● **Document section**
This is the family recipe--yet another variation on the popular Scottish theme of boiling flour, fruit, and suet in a giant vat of water for hours.  Also known (apparently) as "spotted dick".  And, in Rita Celestial's family, "plum pudding".  This sort of thing is usually served with a hard sauce, a practice I would normally endorse.  But we've always had ours with the custard sauce, so that's what you get here.  Hey, traditions are important!

    Likewise, most recipes of the duff/dick genre seem to call for baking the creature in a casserole dish, which I assure you is incorrect.  The entirety of Celtic cuisine is based on a fanatical devotion to the belief that whatever can be boiled, will be boiled.  Preferably in a cauldron, over an open pit--but this is not required.  On a personal note, I can assure you that the boiling is the highlight of the plum duff preparation process.  Seriously people, you can bake any old thing in a casserole dish, but how often do you get to pour dough in to a tea towel, tie it all up, and throw it into a bubbling tub o' death?  This is baking at its most primal.   You can't mess with a beautiful think like that.

 

Ingredients:

6 cups of flour (multipurpose)
1 cup sugar
1 1/2 cups shortening (you can try suet, if you really want to be hardcore)
3 tsp cinnamon
2 lb raisins  (yes.  two pounds.)
1sp salt
2 eggs
milk (I don't remember exactly how much, but you probably want to have a 1/2 gallon on hand, for this part and the sauce)

Now, my recipe card, given to me by my mother, reads as follows:

    Mix like cake, add raisins.  Tie up in clean tea towel to form bag.  Place in boiling water, boil for four hours.

● **Listed records**

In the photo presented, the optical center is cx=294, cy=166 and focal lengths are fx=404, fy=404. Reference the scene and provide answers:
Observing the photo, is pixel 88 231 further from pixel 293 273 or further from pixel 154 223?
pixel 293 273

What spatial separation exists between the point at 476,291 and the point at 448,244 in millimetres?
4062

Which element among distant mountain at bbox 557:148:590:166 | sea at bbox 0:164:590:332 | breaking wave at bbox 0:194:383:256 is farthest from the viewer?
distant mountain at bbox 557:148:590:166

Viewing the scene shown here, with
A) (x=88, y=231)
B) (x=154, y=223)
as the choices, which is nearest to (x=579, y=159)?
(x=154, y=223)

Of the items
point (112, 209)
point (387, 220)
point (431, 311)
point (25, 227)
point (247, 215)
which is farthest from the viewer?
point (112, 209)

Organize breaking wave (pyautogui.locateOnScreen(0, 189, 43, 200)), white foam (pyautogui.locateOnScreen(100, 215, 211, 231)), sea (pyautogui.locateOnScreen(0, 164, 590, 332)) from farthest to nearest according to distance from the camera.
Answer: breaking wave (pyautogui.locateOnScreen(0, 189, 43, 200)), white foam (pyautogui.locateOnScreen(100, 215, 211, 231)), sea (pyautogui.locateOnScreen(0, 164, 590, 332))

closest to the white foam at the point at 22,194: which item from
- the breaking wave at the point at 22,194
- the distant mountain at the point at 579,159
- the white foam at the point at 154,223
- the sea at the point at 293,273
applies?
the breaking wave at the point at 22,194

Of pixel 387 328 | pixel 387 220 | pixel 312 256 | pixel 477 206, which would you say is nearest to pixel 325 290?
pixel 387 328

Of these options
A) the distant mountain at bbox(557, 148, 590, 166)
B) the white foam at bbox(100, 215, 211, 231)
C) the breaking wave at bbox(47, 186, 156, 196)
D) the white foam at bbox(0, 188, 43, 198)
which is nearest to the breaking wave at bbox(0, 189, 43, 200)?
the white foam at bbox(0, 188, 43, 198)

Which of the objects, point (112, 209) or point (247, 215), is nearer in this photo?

● **Task instructions**
**a)** In the plum duff recipe, which sauce has the writer's family always served with it?
**b)** Can you turn the paragraph of the plum duff recipe beginning "This is the family recipe" into a short list that keeps its main facts?
The data plays no role here.

● **Solutions below**
**a)** Custard sauce.

**b)**
- It is a family recipe and a variation on the Scottish tradition of boiling flour, fruit, and suet in a giant vat of water for hours.
- It is apparently also known as "spotted dick," and in Rita Celestial's family as "plum pudding."
- This kind of dish is usually served with a hard sauce, which the writer would normally endorse.
- The writer's family has always eaten it with custard sauce, so that is the sauce given, because traditions are important.